The other day, my five-year-old twins were explaining a playground game to me. They were confident, they were patient with me, and they went into great detail, but there was no question that the rules of the game were far too complex for me - an outsider - to grasp. I felt that given enough time, I probably could have understood, but the moment passed and we all moved on to other things. I know they were probably disappointed in my slow uptake, but thankfully they've forgiven me.
This put me in mind of a similar story that a philanthropist shared recently. His foundation has invested a great deal of money and time in a comprehensive new initiative, but when he carries the news of their work into the community, he's mostly left with head scratching or blank stares. He's often disappointed in their slow uptake.
In situations like these, where there's a complex idea that needs explaining, simplicity is the key. Whether it's a convoluted legislative environment, or a comprehensive grantmaking approach, or a highly sophisticated model for addressing community issues, you'll turn more head scratching into heads nodding in agreement if you follow these simple rules.
1. Lead with the outcome, not the process. If people in your audience know where you're trying to go and want to be in that place as well, they're more likely to stick with you as you explain it. Tell what you want to accomplish, then how you'll get there.
2. Break it down. If there's a way to break your explanation into 3-5 general steps to success, the overall concept will be more understandable and memorable for your audience. Less than three, and it may sound too oversimplified. More than five, and you've lost them.
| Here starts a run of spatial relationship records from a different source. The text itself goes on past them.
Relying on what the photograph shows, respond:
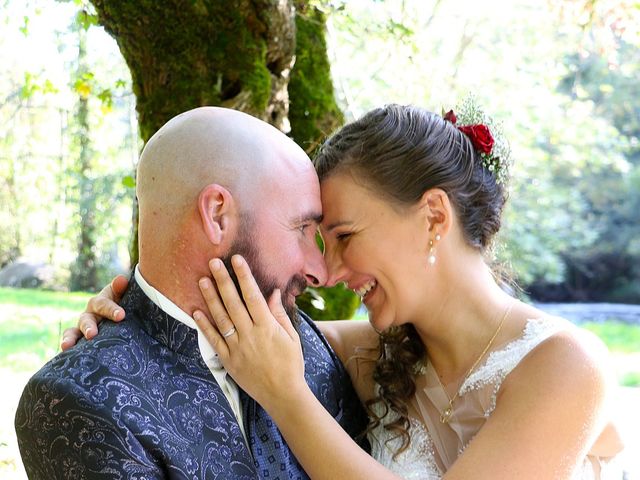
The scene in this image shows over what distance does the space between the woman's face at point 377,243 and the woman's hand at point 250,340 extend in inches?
18.4

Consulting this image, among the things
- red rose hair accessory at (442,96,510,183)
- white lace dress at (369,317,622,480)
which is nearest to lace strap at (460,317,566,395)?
white lace dress at (369,317,622,480)

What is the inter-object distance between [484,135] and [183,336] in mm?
1240

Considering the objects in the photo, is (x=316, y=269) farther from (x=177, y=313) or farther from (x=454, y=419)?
(x=454, y=419)

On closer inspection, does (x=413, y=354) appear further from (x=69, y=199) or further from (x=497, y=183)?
(x=69, y=199)

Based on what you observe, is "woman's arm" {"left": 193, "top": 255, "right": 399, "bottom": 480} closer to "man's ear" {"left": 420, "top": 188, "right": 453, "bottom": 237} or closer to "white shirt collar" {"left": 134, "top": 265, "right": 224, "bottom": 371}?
"white shirt collar" {"left": 134, "top": 265, "right": 224, "bottom": 371}

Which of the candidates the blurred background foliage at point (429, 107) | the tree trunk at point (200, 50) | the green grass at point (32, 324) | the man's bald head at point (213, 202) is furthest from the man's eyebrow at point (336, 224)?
the green grass at point (32, 324)

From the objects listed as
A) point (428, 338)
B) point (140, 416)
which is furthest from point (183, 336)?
point (428, 338)

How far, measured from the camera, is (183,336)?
230 centimetres

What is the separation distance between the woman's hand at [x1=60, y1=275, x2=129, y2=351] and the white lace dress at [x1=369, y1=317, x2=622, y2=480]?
1.03 meters

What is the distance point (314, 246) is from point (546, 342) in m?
0.76

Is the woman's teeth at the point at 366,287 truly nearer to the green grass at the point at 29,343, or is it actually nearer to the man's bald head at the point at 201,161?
the man's bald head at the point at 201,161

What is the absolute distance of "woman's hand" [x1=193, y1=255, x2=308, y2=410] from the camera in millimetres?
2250

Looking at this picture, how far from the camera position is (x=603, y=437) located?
103 inches

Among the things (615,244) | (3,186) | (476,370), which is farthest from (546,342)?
(615,244)
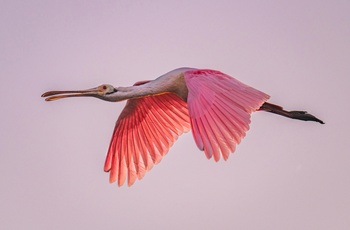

3. Leave most of it for later. When you've invested hours of your life and a considerable amount of your brain power into creating something that is necessarily complex, every detail can seem important. They are, but not all at once. Focus on the big, overarching points that those details add up to, but leave most of them out.
4. See yourself in the audience. Imagine you're one of the members of your audience. What's in this program or initiative for you? Why should you care? What are the points you'll likely remember tomorrow when you're recounting this presentation to a colleague? Tailor your messages accordingly to provide listeners the points that will resonate most.
5. Turn fact into fiction. Sandwich your factual presentation with a fictitious one. Make up a person who's life is one way before your intervention, and different after. What's different? Why? How did your work make that happen? Stories like these can be powerful not only in helping listeners understand what you're hoping to accomplish, but also in building a listener's emotional response to complement her intellectual one.
Try incorporating these five tips into your next presentation on a complex topic, and see if you don't see more heads nodding in agreement. Better yet, see if you don't find more folks asking thoughtful questions, requesting more information, and becoming more engaged in your success.